▶ The data:
[Start of Attachment]

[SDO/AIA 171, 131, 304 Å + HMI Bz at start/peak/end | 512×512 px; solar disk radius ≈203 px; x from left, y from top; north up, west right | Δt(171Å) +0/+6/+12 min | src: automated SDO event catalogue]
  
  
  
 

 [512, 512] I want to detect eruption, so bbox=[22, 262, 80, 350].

[End of Attachment]
[Start of Attachment]

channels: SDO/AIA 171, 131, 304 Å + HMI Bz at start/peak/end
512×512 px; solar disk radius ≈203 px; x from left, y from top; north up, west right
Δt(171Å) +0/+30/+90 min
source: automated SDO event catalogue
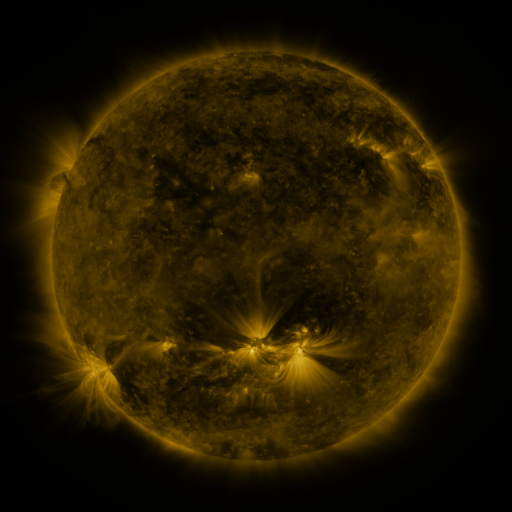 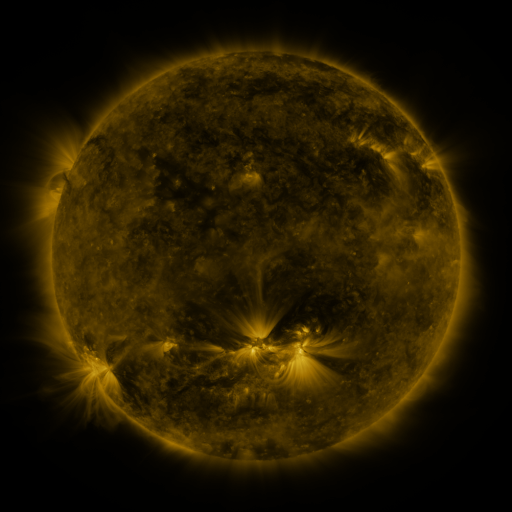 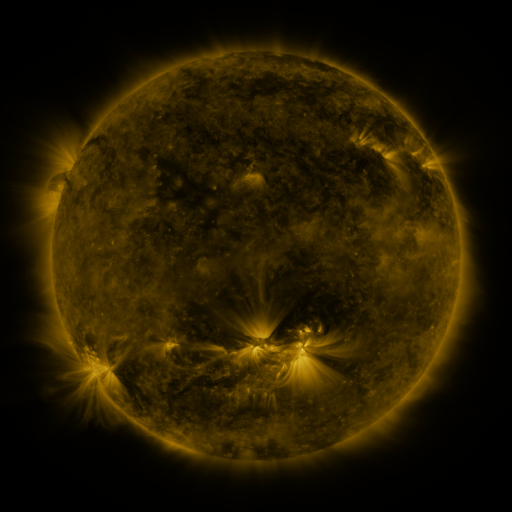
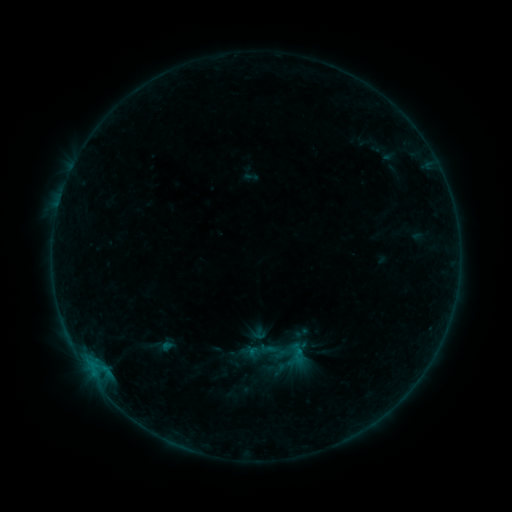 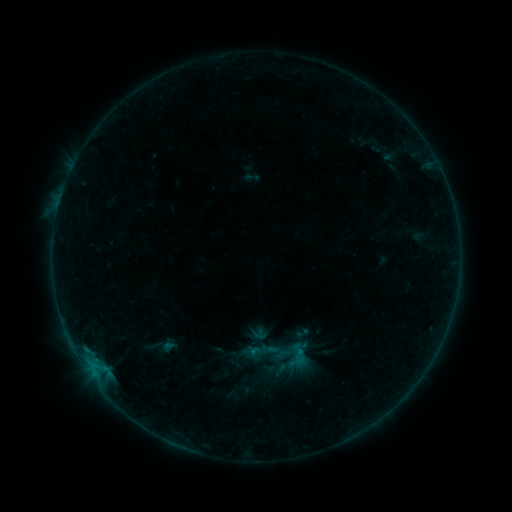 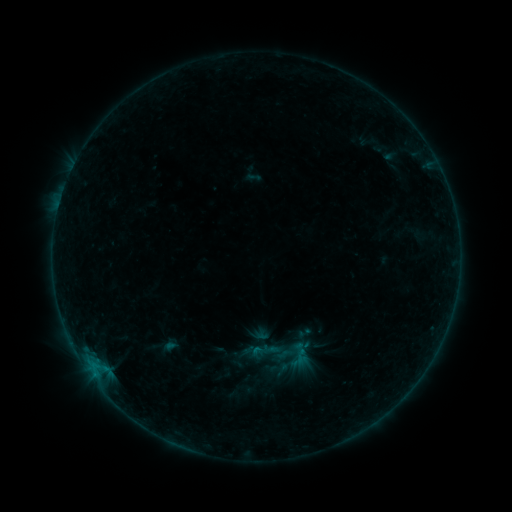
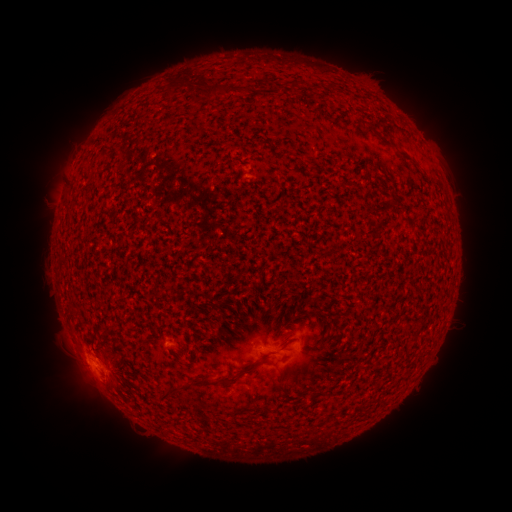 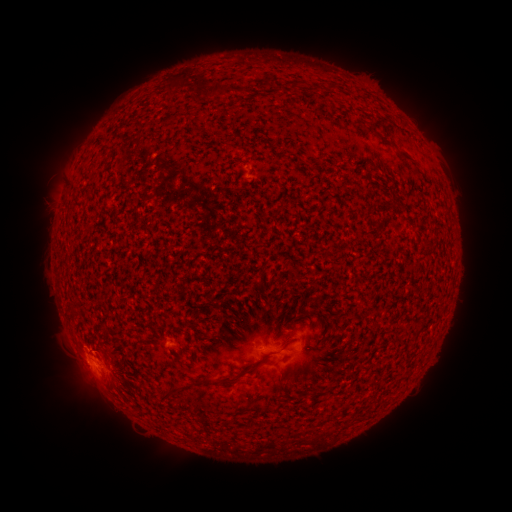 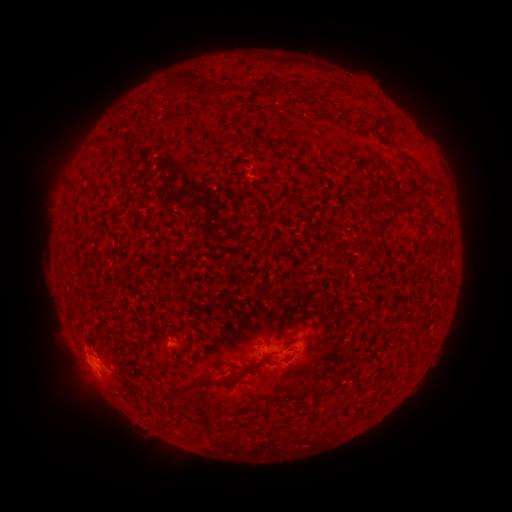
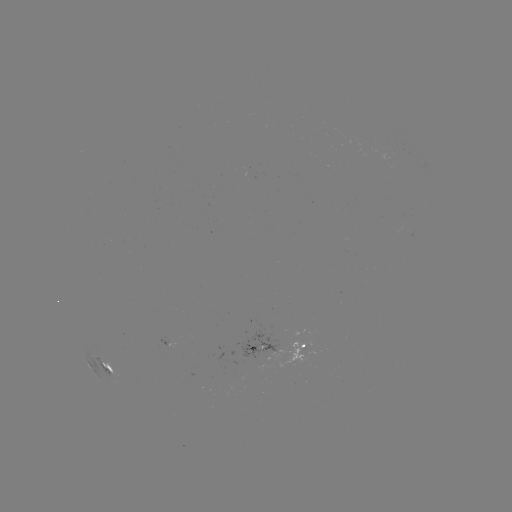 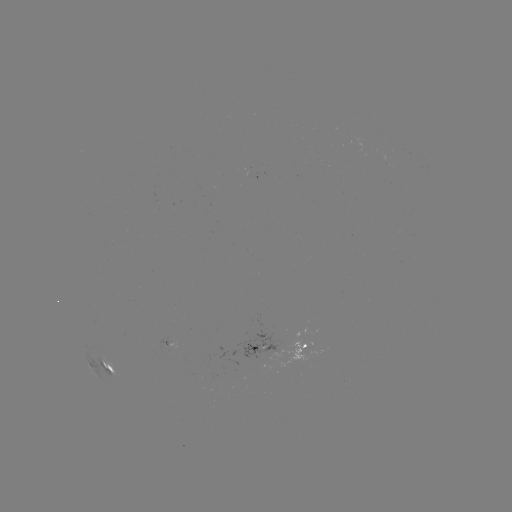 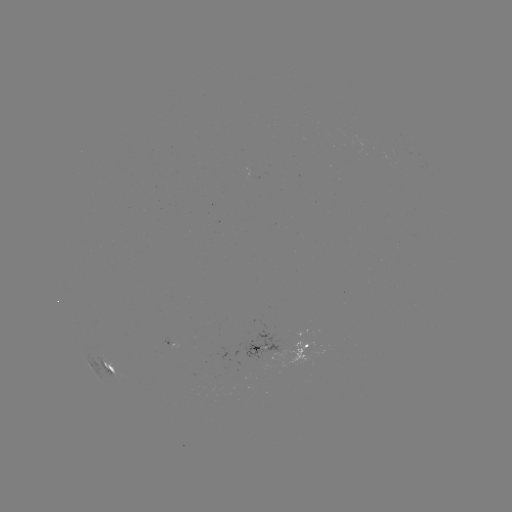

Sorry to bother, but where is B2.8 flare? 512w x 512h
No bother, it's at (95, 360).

[End of Attachment]

Everything above from the line with "[SDO/AIA 171, 131, 304" to the line with "[512, 512] I", both included, must be repeated exactly, and nothing outside that range.

▶ Answer box:
[SDO/AIA 171, 131, 304 Å + HMI Bz at start/peak/end | 512×512 px; solar disk radius ≈203 px; x from left, y from top; north up, west right | Δt(171Å) +0/+6/+12 min | src: automated SDO event catalogue]
  
  
  
 

 [512, 512] I want to detect eruption, so bbox=[22, 262, 80, 350].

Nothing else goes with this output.